Cambarus hiwasseensis
- Conservation status: Least Concern (IUCN 3.1)

Scientific classification
- Kingdom: Animalia
- Phylum: Arthropoda
- Clade: Pancrustacea
- Class: Malacostraca
- Order: Decapoda
- Suborder: Pleocyemata
- Family: Cambaridae
- Genus: Cambarus
- Species: C. hiwasseensis
- Binomial name: Cambarus hiwasseensis Hobbs, 1981

= Cambarus hiwasseensis =

- Genus: Cambarus
- Species: hiwasseensis
- Authority: Hobbs, 1981
- Conservation status: LC

Species of crayfish

Cambarus hiwasseensis, the Hiwassee crayfish, is a species of crayfish in the family Cambaridae. It is found in North America.
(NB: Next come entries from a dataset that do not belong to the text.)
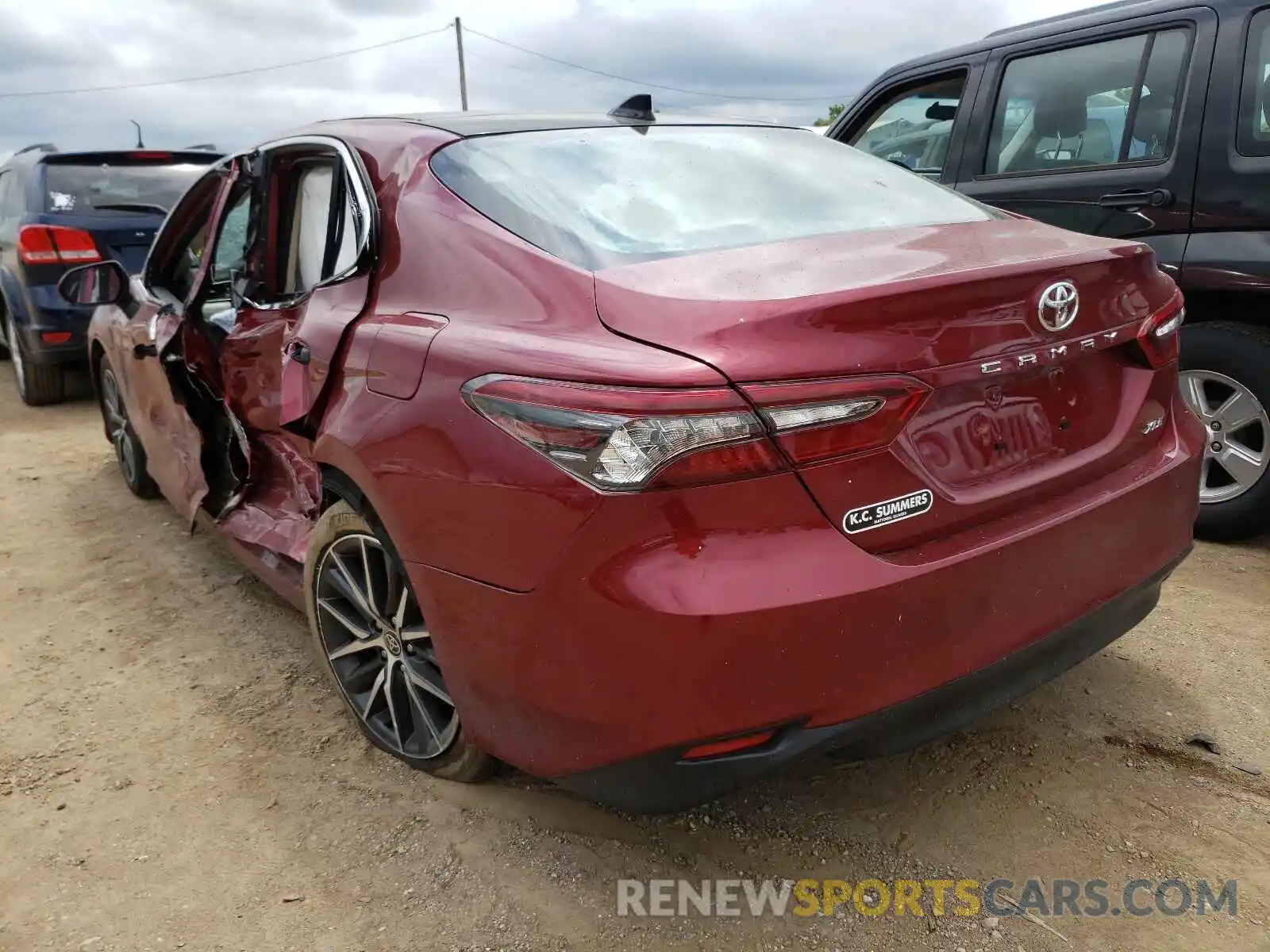 3 Photograph of a damaged car 4T1F11AK4MU584748 TOYOTA CAMRY 2021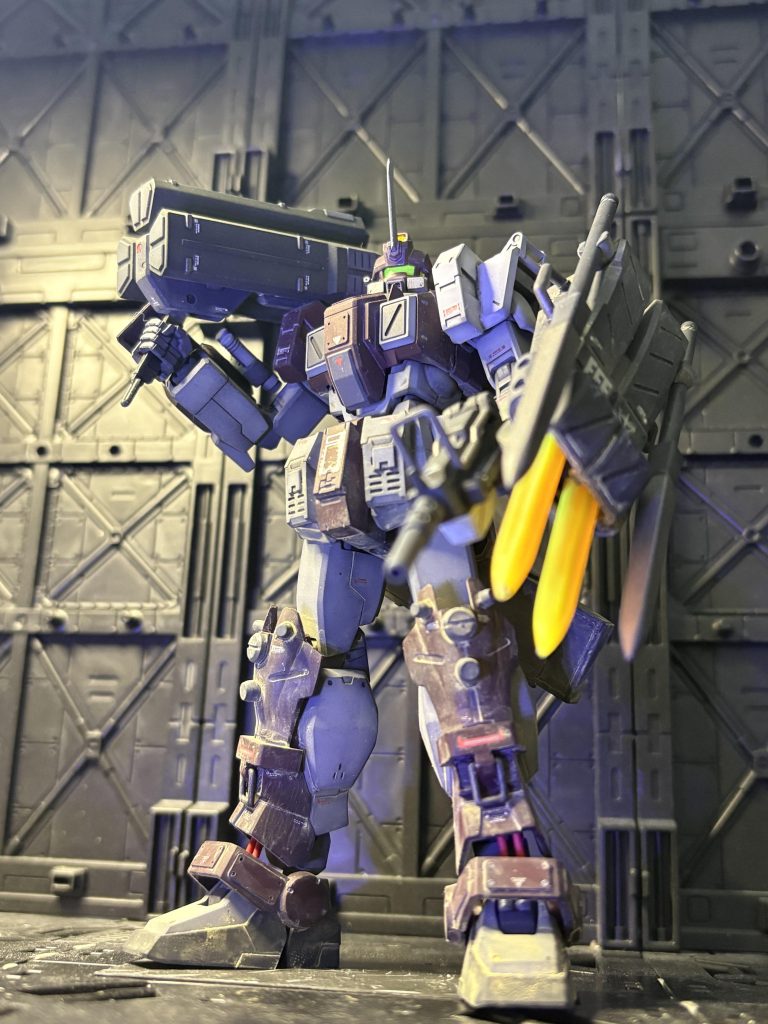 このショットでは、ミサイルランチャーを右手に装備してるけど、追加装甲があり、180mmキャノンを追加装甲に装備出来る様にしてある👍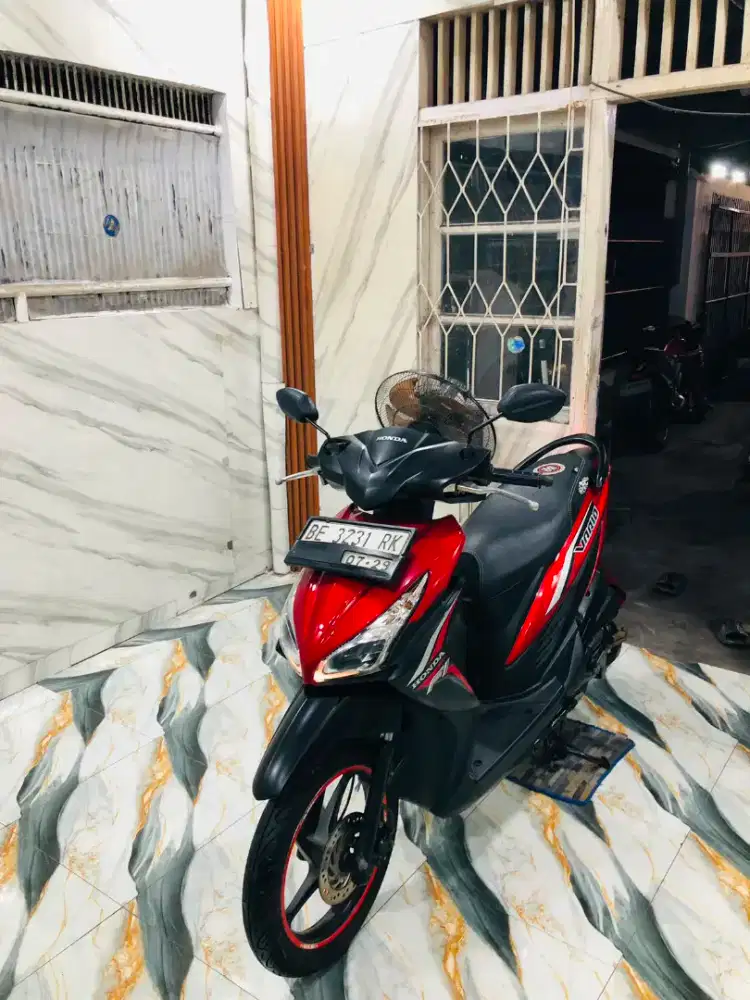 VARIO NEW AGNES ISTIMEWA 2015 Pajak Hidup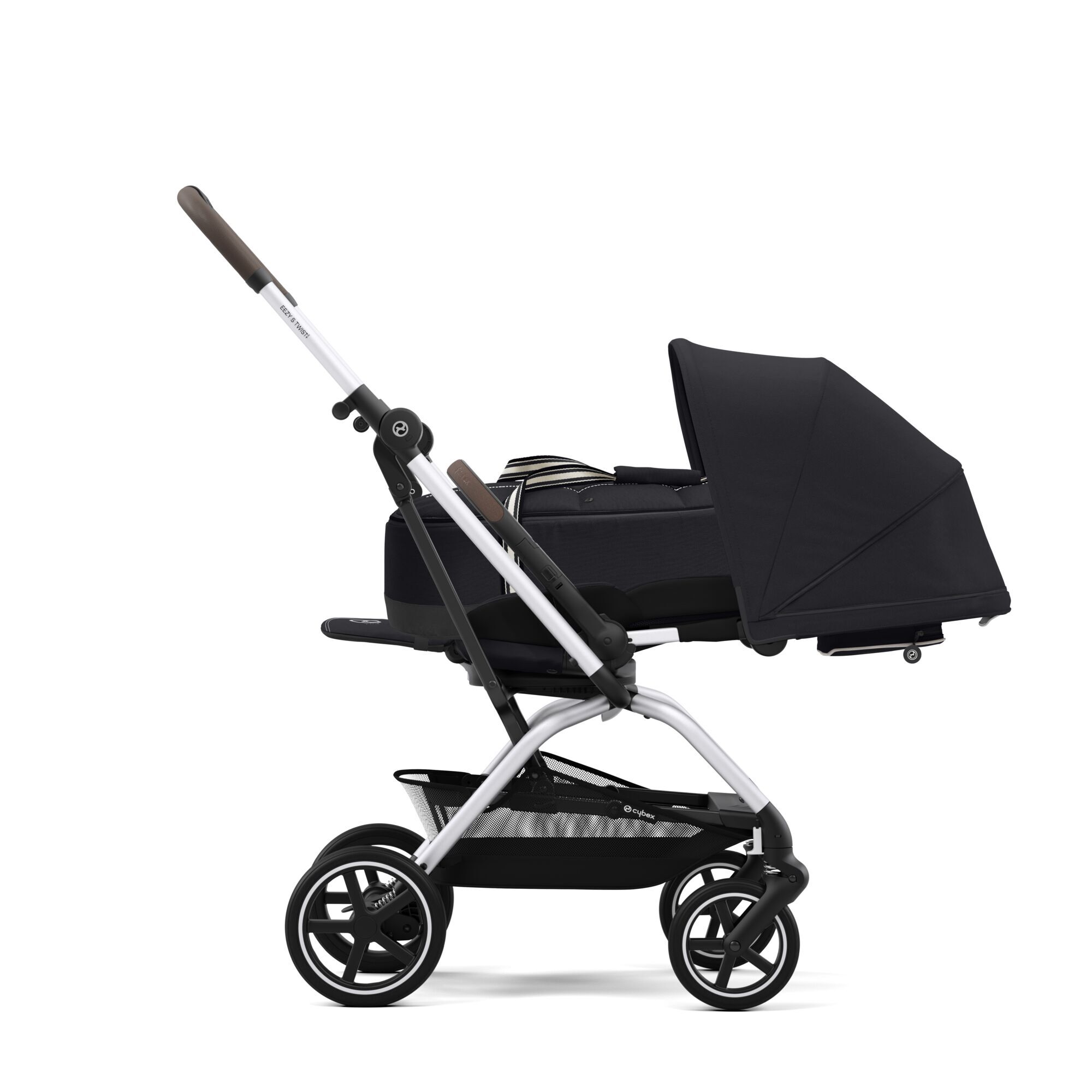CYBEX Eezy S Twist+2 &ndash; Moon Black in Moon Black (Silver Frame) large-cybex-neu č&iacute;slo sn&iacute;mku 5 Mal&eacute;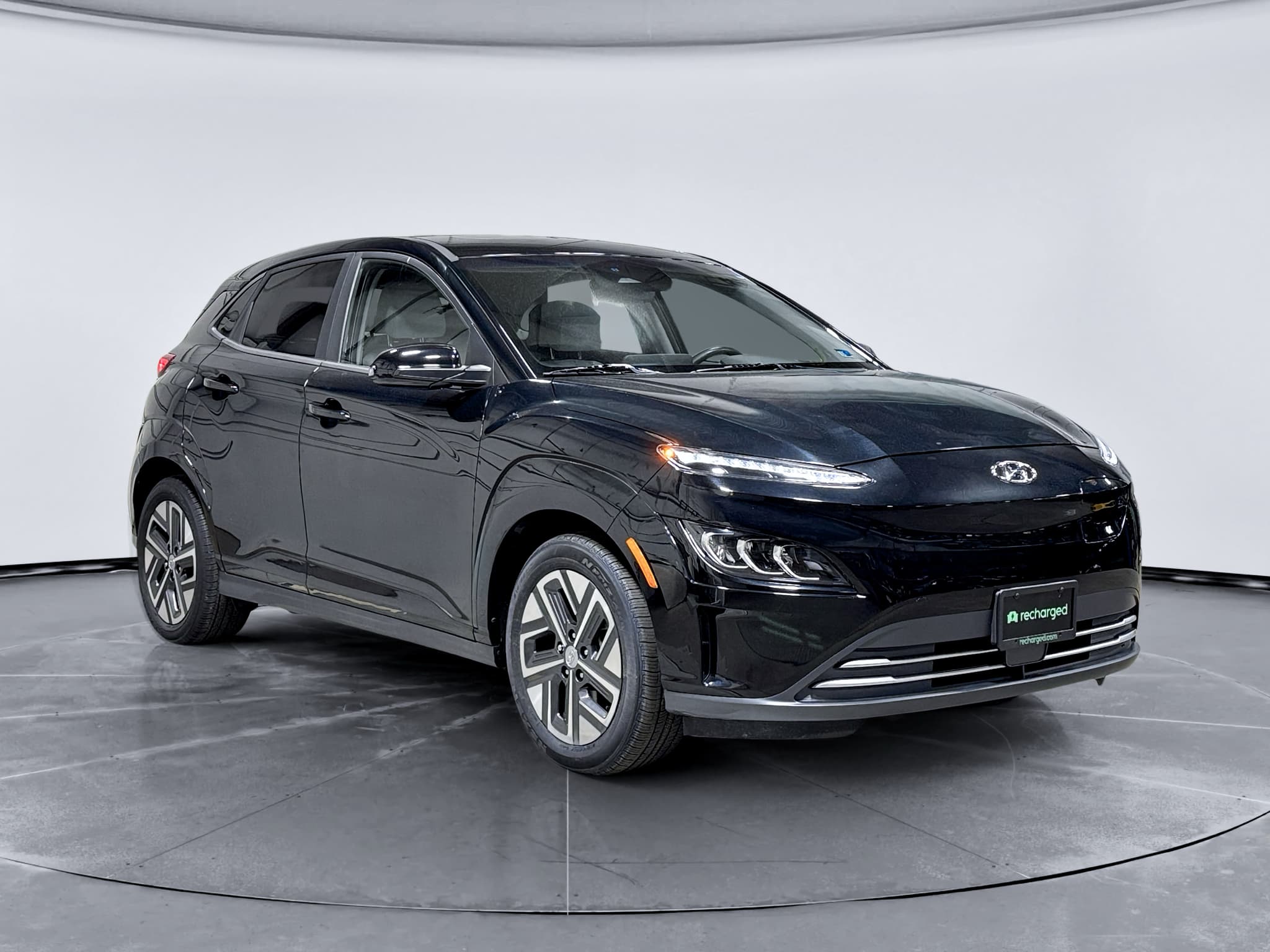 2023 Hyundai Kona EV view 4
The IUCN conservation status of Cambarus hiwasseensis is "LC", least concern, with no immediate threat to the species' survival. The IUCN status was reviewed in 2010.

==Description==
Hiwassee Crayfish have an overall light brown color with darker mottling. Each segment of the abdomen is marked with darker scalloped markings, giving the abdomen a slightly striped appearance. The palm has two rows of tubercles along its mesial margin and the areola is wide. The rostrum tapers essentially throughout its length and does not have marginal tubercles. The maximum length of this species is 80 mm (3.1 in).